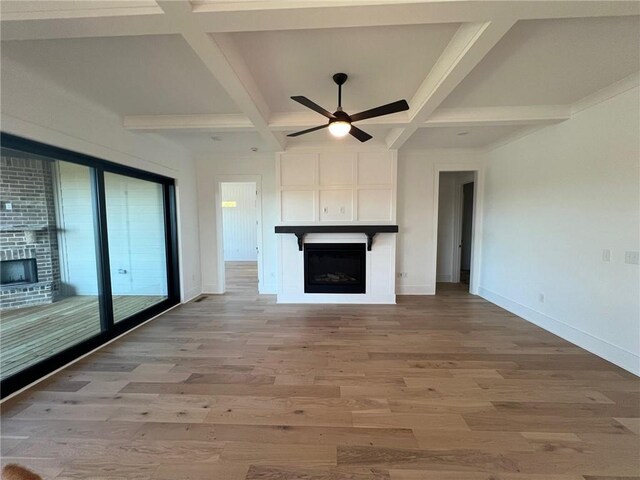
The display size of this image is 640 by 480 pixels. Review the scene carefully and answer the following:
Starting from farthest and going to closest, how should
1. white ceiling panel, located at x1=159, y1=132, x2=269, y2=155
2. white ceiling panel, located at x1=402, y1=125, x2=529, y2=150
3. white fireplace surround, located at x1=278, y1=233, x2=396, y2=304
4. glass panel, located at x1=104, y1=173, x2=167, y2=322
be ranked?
white fireplace surround, located at x1=278, y1=233, x2=396, y2=304, white ceiling panel, located at x1=159, y1=132, x2=269, y2=155, white ceiling panel, located at x1=402, y1=125, x2=529, y2=150, glass panel, located at x1=104, y1=173, x2=167, y2=322

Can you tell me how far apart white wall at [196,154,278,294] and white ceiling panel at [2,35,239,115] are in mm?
1954

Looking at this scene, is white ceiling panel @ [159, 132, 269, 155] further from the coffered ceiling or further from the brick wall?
the brick wall

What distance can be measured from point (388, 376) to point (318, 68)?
113 inches

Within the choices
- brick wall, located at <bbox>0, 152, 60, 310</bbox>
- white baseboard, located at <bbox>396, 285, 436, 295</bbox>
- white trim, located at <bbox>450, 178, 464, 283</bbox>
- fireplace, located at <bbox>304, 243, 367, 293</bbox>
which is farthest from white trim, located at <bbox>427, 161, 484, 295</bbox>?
brick wall, located at <bbox>0, 152, 60, 310</bbox>

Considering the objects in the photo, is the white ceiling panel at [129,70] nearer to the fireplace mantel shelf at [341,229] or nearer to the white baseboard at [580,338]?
the fireplace mantel shelf at [341,229]

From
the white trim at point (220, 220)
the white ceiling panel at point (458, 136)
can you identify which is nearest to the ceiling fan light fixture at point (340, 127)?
the white ceiling panel at point (458, 136)

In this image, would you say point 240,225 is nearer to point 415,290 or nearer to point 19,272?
point 415,290

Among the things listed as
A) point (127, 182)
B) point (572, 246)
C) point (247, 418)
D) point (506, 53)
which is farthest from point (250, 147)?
point (572, 246)

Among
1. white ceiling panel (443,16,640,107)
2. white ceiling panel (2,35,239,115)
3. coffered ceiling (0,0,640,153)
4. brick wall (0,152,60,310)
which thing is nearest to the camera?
coffered ceiling (0,0,640,153)

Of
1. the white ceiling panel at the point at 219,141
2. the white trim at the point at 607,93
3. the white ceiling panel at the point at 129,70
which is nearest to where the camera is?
the white ceiling panel at the point at 129,70

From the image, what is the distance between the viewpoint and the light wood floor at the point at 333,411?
1530 millimetres

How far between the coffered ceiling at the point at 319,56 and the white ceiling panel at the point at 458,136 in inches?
20.9

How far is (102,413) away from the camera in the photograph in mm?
1927

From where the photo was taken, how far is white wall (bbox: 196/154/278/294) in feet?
16.5
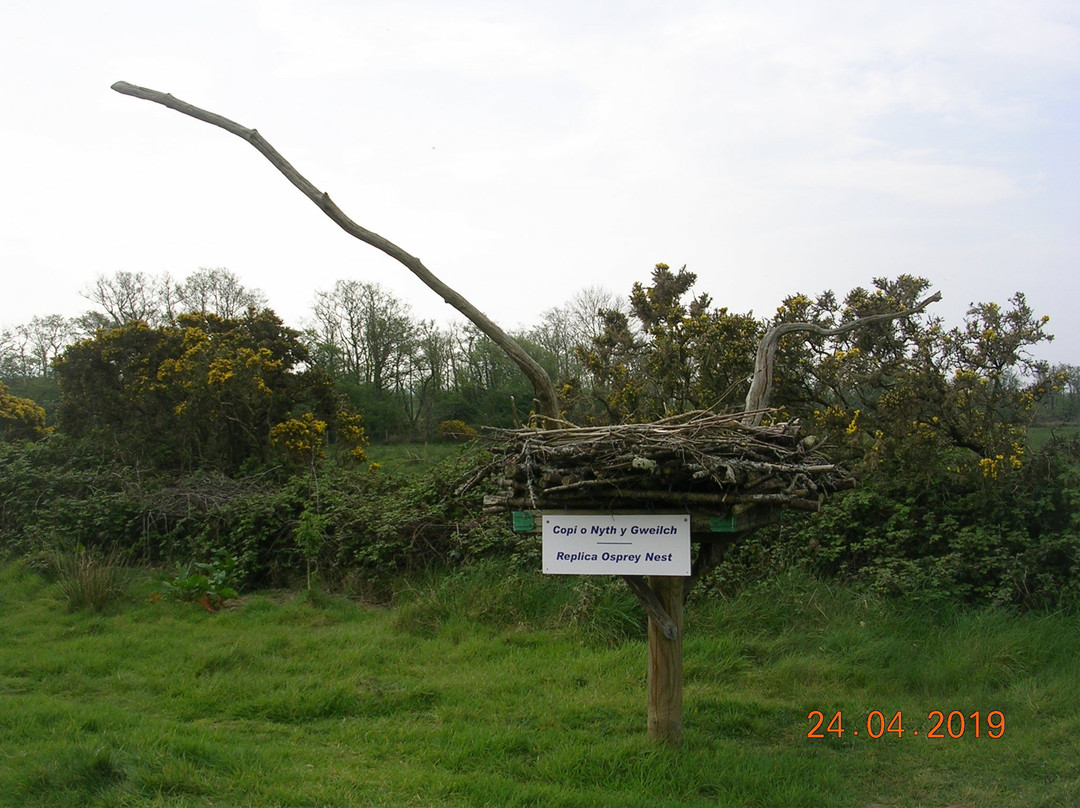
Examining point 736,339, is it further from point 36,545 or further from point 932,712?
point 36,545

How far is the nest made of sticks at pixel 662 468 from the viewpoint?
483cm

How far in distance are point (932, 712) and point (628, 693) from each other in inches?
85.6

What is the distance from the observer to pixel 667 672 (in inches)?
216

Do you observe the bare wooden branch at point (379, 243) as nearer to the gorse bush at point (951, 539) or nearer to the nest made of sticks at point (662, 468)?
the nest made of sticks at point (662, 468)

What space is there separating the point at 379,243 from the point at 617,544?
98.0 inches

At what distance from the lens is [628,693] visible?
22.0 feet

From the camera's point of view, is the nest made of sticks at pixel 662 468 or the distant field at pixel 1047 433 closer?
the nest made of sticks at pixel 662 468

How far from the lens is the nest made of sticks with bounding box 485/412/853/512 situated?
4.83 m
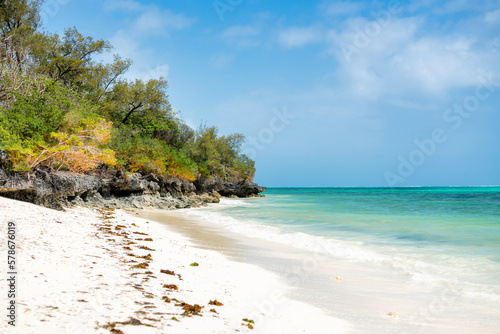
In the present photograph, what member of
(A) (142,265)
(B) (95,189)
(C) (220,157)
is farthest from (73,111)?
(C) (220,157)

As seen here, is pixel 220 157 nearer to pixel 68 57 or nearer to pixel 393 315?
pixel 68 57

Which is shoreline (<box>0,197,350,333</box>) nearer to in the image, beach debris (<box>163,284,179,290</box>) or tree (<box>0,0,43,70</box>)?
beach debris (<box>163,284,179,290</box>)

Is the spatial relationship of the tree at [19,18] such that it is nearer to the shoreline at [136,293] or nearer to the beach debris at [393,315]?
the shoreline at [136,293]

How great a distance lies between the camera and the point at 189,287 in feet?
15.6

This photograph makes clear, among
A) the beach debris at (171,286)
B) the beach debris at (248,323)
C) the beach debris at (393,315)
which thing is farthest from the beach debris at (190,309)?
the beach debris at (393,315)

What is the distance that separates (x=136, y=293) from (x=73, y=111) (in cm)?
1461

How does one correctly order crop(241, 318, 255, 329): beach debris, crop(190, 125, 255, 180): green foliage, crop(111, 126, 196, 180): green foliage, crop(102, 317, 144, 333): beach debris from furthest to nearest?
crop(190, 125, 255, 180): green foliage, crop(111, 126, 196, 180): green foliage, crop(241, 318, 255, 329): beach debris, crop(102, 317, 144, 333): beach debris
○ ○ ○ ○ ○ ○ ○
→ What is expected:
Set down the entire listing above word for word, leaving out the pictures.

→ Solution to the problem:
The display size of this image is 640 by 480 pixels. Review the scene carefully and answer the following:
Starting from farthest and going to closest, how should
1. white ceiling panel, located at x1=159, y1=132, x2=269, y2=155
2. white ceiling panel, located at x1=402, y1=125, x2=529, y2=150
3. white fireplace surround, located at x1=278, y1=233, x2=396, y2=304
4. glass panel, located at x1=104, y1=173, x2=167, y2=322
be ranked?
white fireplace surround, located at x1=278, y1=233, x2=396, y2=304, white ceiling panel, located at x1=159, y1=132, x2=269, y2=155, white ceiling panel, located at x1=402, y1=125, x2=529, y2=150, glass panel, located at x1=104, y1=173, x2=167, y2=322

Can you tell me how far apart white wall at [196,154,278,294] and white ceiling panel at [2,35,239,115] are in mm?
1954

Looking at this scene, is white ceiling panel @ [159, 132, 269, 155] further from the coffered ceiling or further from the brick wall?
the brick wall

What distance can be measured from point (388, 376) to point (318, 68)?
113 inches

Within the choices
- brick wall, located at <bbox>0, 152, 60, 310</bbox>
- white baseboard, located at <bbox>396, 285, 436, 295</bbox>
- white trim, located at <bbox>450, 178, 464, 283</bbox>
- fireplace, located at <bbox>304, 243, 367, 293</bbox>
which is farthest from white trim, located at <bbox>427, 161, 484, 295</bbox>?
brick wall, located at <bbox>0, 152, 60, 310</bbox>

Considering the objects in the photo, is the white ceiling panel at [129,70] nearer to the fireplace mantel shelf at [341,229] or nearer to the white baseboard at [580,338]?
the fireplace mantel shelf at [341,229]

From
the white trim at point (220, 220)
the white ceiling panel at point (458, 136)
can you identify which is nearest to the ceiling fan light fixture at point (340, 127)?
the white ceiling panel at point (458, 136)

In this image, would you say point 240,225 is nearer to point 415,290 or nearer to point 19,272?
point 415,290

Among the things listed as
A) point (127, 182)
B) point (572, 246)
C) point (247, 418)
D) point (506, 53)
which is farthest from point (250, 147)?
point (572, 246)

Among
1. white ceiling panel (443,16,640,107)
2. white ceiling panel (2,35,239,115)
3. coffered ceiling (0,0,640,153)
4. brick wall (0,152,60,310)
which thing is nearest to the camera?
coffered ceiling (0,0,640,153)

Of
1. the white ceiling panel at the point at 219,141
2. the white trim at the point at 607,93
3. the white ceiling panel at the point at 129,70
which is nearest to where the camera is?
the white ceiling panel at the point at 129,70

From the image, what is the distance between the viewpoint and the light wood floor at the point at 333,411?
1530 millimetres

How far between the coffered ceiling at the point at 319,56 and the white ceiling panel at the point at 458,136 in inches?
20.9

How far is (102,413) away from the camera in the photograph in mm?
1927

From where the photo was taken, how far is white wall (bbox: 196/154/278/294) in feet?
16.5
Examining point 736,339, is it further from point 36,545 or further from point 932,712?
point 36,545

How far is the nest made of sticks at pixel 662 468 from the viewpoint?
483cm

How far in distance are point (932, 712) and point (628, 693) from each other in inches?
85.6

What is the distance from the observer to pixel 667 672 (in inches)?
216

Do you observe the bare wooden branch at point (379, 243) as nearer to the gorse bush at point (951, 539) or nearer to the nest made of sticks at point (662, 468)?
the nest made of sticks at point (662, 468)

What space is there separating the point at 379,243 from the point at 617,544?
98.0 inches

At what distance from the lens is [628,693] visible?
22.0 feet

From the camera's point of view, is the nest made of sticks at pixel 662 468 or the distant field at pixel 1047 433 closer?
the nest made of sticks at pixel 662 468

How far from the lens is the nest made of sticks with bounding box 485/412/853/512 situated?
4.83 m
In the present photograph, what member of
(A) (142,265)
(B) (95,189)
(C) (220,157)
is farthest from (73,111)?
(C) (220,157)

As seen here, is pixel 220 157 nearer to pixel 68 57 or nearer to pixel 393 315?
pixel 68 57

Which is shoreline (<box>0,197,350,333</box>) nearer to in the image, beach debris (<box>163,284,179,290</box>) or tree (<box>0,0,43,70</box>)?
beach debris (<box>163,284,179,290</box>)

Is the spatial relationship of the tree at [19,18] such that it is nearer to the shoreline at [136,293] or nearer to the beach debris at [393,315]?
the shoreline at [136,293]

How great a distance lies between the camera and the point at 189,287 in feet?
15.6

This photograph makes clear, among
A) the beach debris at (171,286)
B) the beach debris at (248,323)
C) the beach debris at (393,315)
which thing is farthest from the beach debris at (190,309)?
the beach debris at (393,315)

What is the distance that separates (x=136, y=293) from (x=73, y=111) (in cm)?
1461

How does one correctly order crop(241, 318, 255, 329): beach debris, crop(190, 125, 255, 180): green foliage, crop(111, 126, 196, 180): green foliage, crop(102, 317, 144, 333): beach debris from furthest to nearest?
crop(190, 125, 255, 180): green foliage, crop(111, 126, 196, 180): green foliage, crop(241, 318, 255, 329): beach debris, crop(102, 317, 144, 333): beach debris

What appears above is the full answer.